アイデアの重大な欠陥を照らし出す

アイデアを初期段階で検証できるデータを生み出す方法を考えるには創造性が必要だ。一例をあげると、わがイノサイト社は、消費者に彼らの気分や居場所によってカスタマイズされたコンテンツを届ける新サービスを検討していた携帯機器会社に、アドバイスを提供したことがある。問題は「そのサービスをカネを払って利用したいと思う消費者がいるか?」だった。

そこでわれわれはまず、クラウドソーシング・サービスのイーランスで第三者のデザイナーを見つけ、彼らと協力してインターフェースの外観模型を構築するとともに、そのサービスの仕組みを説明する2分間のアニメーション・ビデオを制作した。

その後、顧客に模型とビデオを見せ、最後に顧客にこのアイデアのベータテストに最初に参加するユーザーになりませんかと呼びかけた。参加者は自分のクレジットカードの番号をわれわれに教える必要があり、テストが始まった時点で5ドル課金されることになると、われわれは彼らに説明した。実際には彼らから料金をとるつもりはなく、重要な個人情報を明かすほどこのサービスに関心を持つ顧客がどれくらいいるかを知りたかったのだ。かなりの数の顧客が喜んでカード番号を教えたとき、われわれは自分たちが正しい方向に進んでいることを確信した。

この種の実験のきわめて重要な効用の1つは、多額の投資という誤りを犯す前に、アイデアの重大な欠陥を照らし出してくれることだ。1つの具体的な実験の結果は、膨大な量の過去の市場データに勝るとも劣らない価値があるのである。
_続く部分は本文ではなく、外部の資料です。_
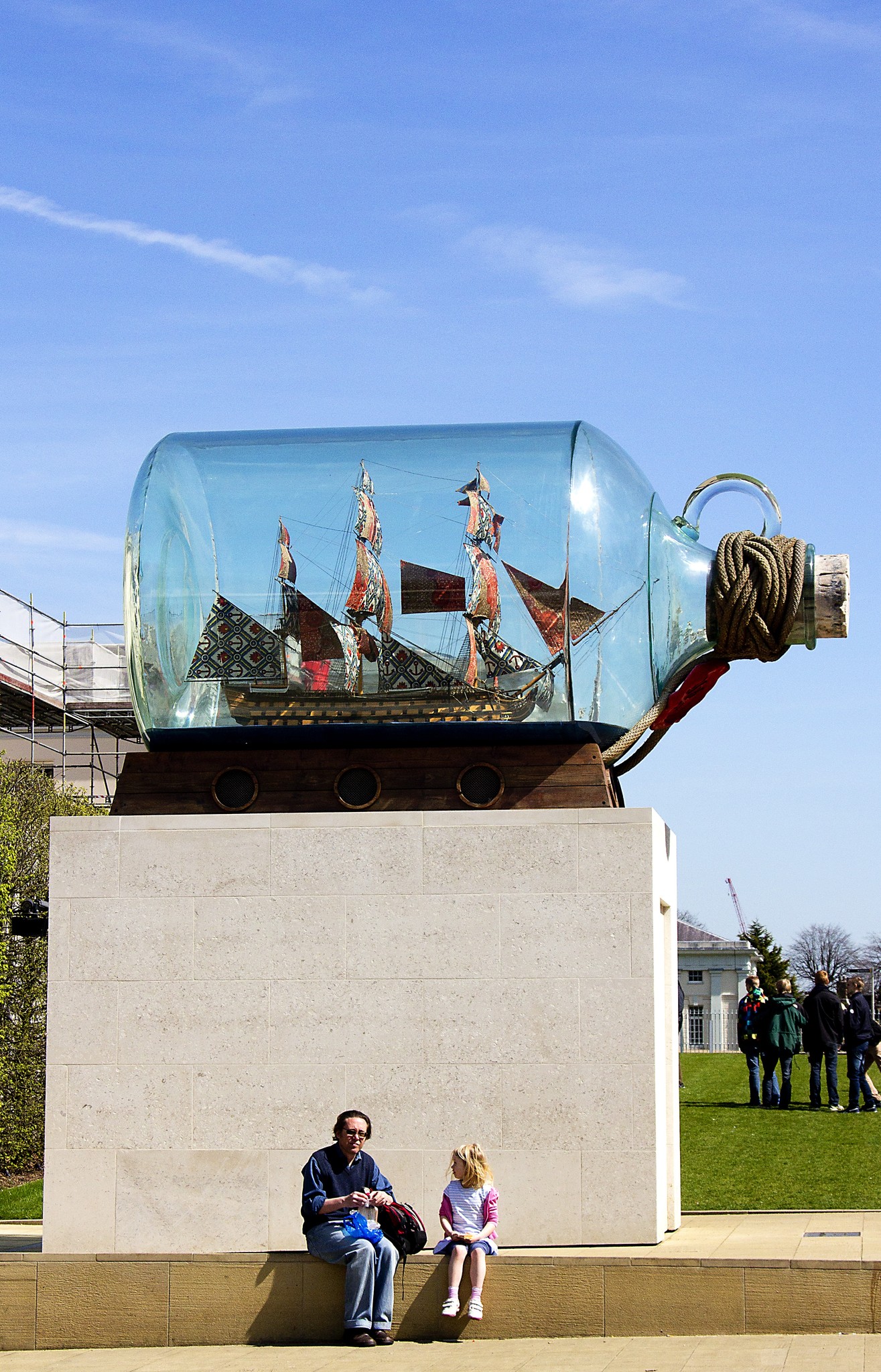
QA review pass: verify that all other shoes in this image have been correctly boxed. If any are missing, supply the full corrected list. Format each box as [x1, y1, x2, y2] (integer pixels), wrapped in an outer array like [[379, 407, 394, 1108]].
[[744, 1100, 760, 1107], [679, 1083, 685, 1088], [758, 1104, 771, 1109], [873, 1099, 881, 1107]]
ある教育会社が新しい教員採用方法のアイデアを持っていた。学校側も教員志願者の側も、教える能力や対人スキルを見るには履歴書はあまりよい方法ではないと、長年不満を訴えていた。では、教員志願者が作成した自分の仕事ぶりを見せる短いビデオクリップを学校が閲覧できるようにするサービスを提供してはどうだろうとその会社は考えた。教員志願者たちも学校もそのコンセプトを理屈のうえでは歓迎した。

同社は、実際の志願者たちに実際にビデオをつくってもらうために、少数の教員養成大学とオンライン・フォーラムでそのサービスを宣伝した。が、誰も関心を示さない。そこで、同社はビデオをつくって登録してくれた人には100ドル支払うというオファーまでした。それでも、誰も関心を示さなかった。

彼らはビデオを通じて自分を売り込むというコンセプトは気に入ったが、実際には、自分がどのような印象を与えるか不安だったのだ。